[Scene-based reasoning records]
"""

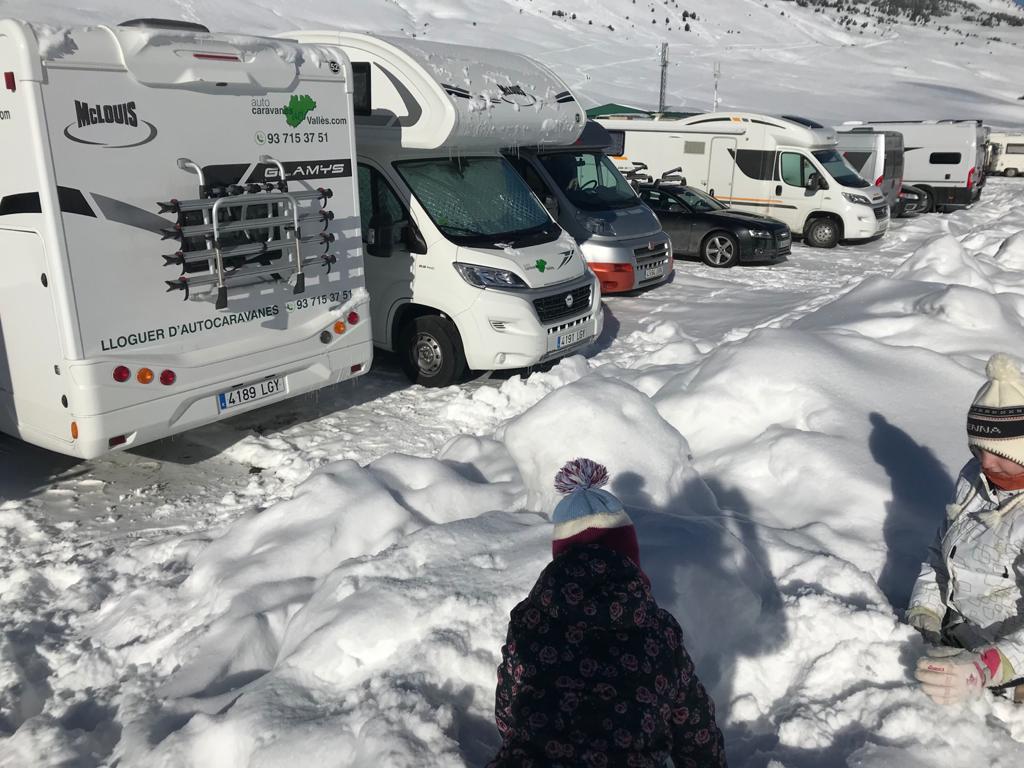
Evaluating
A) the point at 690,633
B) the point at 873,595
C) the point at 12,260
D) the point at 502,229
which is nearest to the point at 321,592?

"""

* REQUIRED WORK: Omit the pictures, then quote the rest of the material above exactly.

* SOLUTION FOR THIS PROBLEM:
Evaluating
A) the point at 690,633
B) the point at 873,595
C) the point at 12,260
D) the point at 502,229
which is nearest to the point at 321,592?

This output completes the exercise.